DIRECTIVE A
In the sapphire text, what gives the better known sapphires their blue color, and what does a darker blue hue indicate? Answer in one to three sentences.

PAGE TEXT

The name ‘Sapphire’ comes from the Greek word Sappheiros meaning blue stone.
In contemporary jewellery, ‘sapphire’ refers to crystals of the mineral Corundum ranging from a pure blue, through to violet, mauve and a variety of ‘fancy colours’ including yellow, orange, pink and green. Red corundum is known as ruby. The better known blue colour in sapphires is a result of the trace elements titanium and iron being present within the gemstone, a darker blue hue indicating a greater level of iron.
Sapphire crystals tend to form as bi-pyramidal hexagons, thicker in the centre and tapering towards the ends, or barrel-shaped hexagonal crystals. They are often striated and can also be found rounded as water worn alluvial pebbles.
Sapphire is the birthstone for the month of September and also the gemstone for the 45th and 65th wedding anniversary.

DATA ROWS

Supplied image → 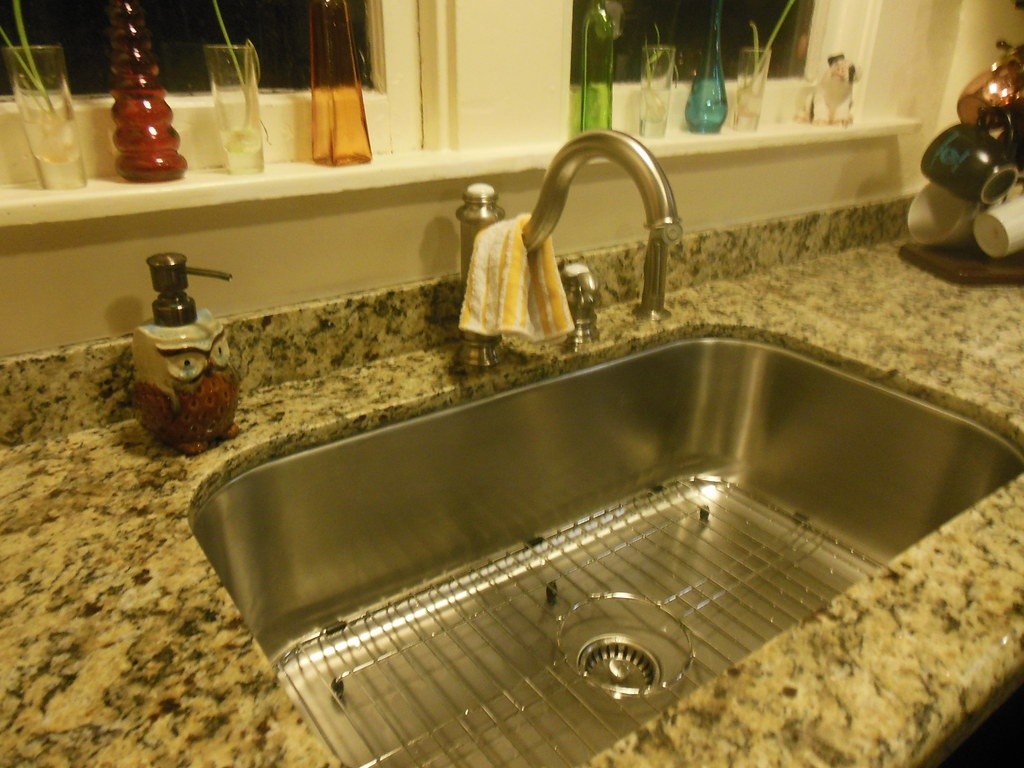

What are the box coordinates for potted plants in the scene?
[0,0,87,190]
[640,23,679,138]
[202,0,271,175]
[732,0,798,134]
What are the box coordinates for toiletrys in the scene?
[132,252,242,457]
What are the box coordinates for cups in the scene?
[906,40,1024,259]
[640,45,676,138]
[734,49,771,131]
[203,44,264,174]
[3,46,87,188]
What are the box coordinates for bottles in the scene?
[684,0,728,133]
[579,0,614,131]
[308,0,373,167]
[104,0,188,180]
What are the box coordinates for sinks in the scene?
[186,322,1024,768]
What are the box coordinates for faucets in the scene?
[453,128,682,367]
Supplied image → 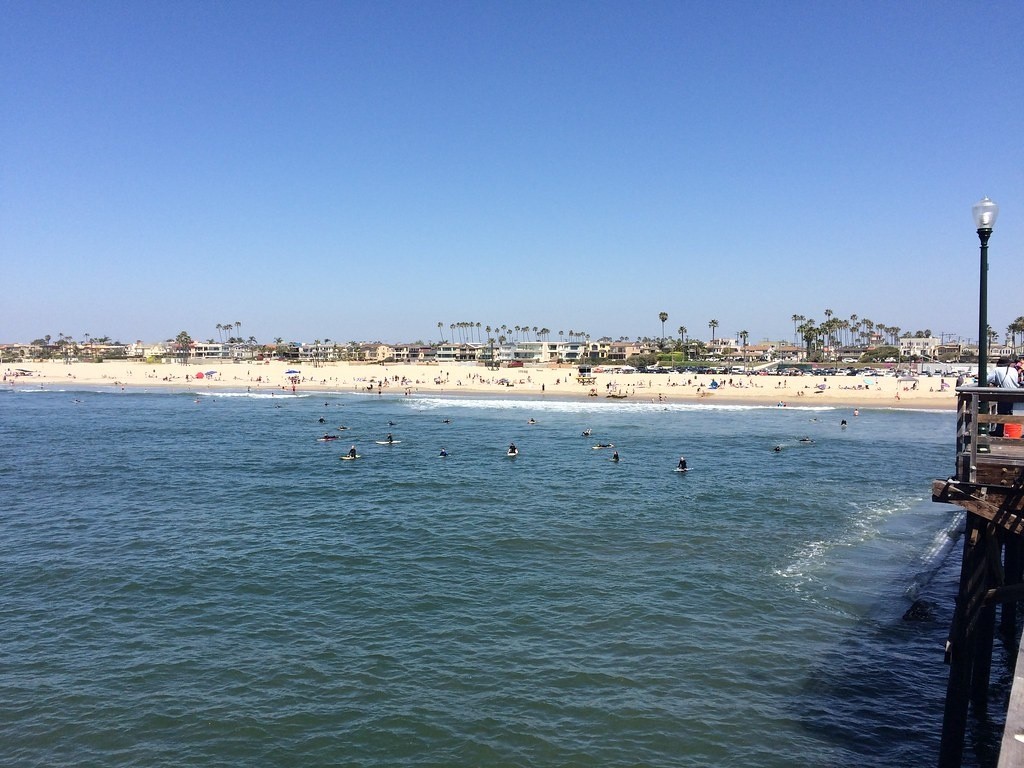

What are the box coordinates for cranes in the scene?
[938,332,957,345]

DIRECTIVE B
Copy the records word for word, beginning at their very first line and stopping after the line that contains "[132,252,242,457]". Omit the pictures.

RIGHT ANSWER A
The blue color comes from the trace elements titanium and iron in the gemstone. A darker blue hue indicates a greater level of iron.

RIGHT ANSWER B
Supplied image → 

What are the box coordinates for potted plants in the scene?
[0,0,87,190]
[640,23,679,138]
[202,0,271,175]
[732,0,798,134]
What are the box coordinates for toiletrys in the scene?
[132,252,242,457]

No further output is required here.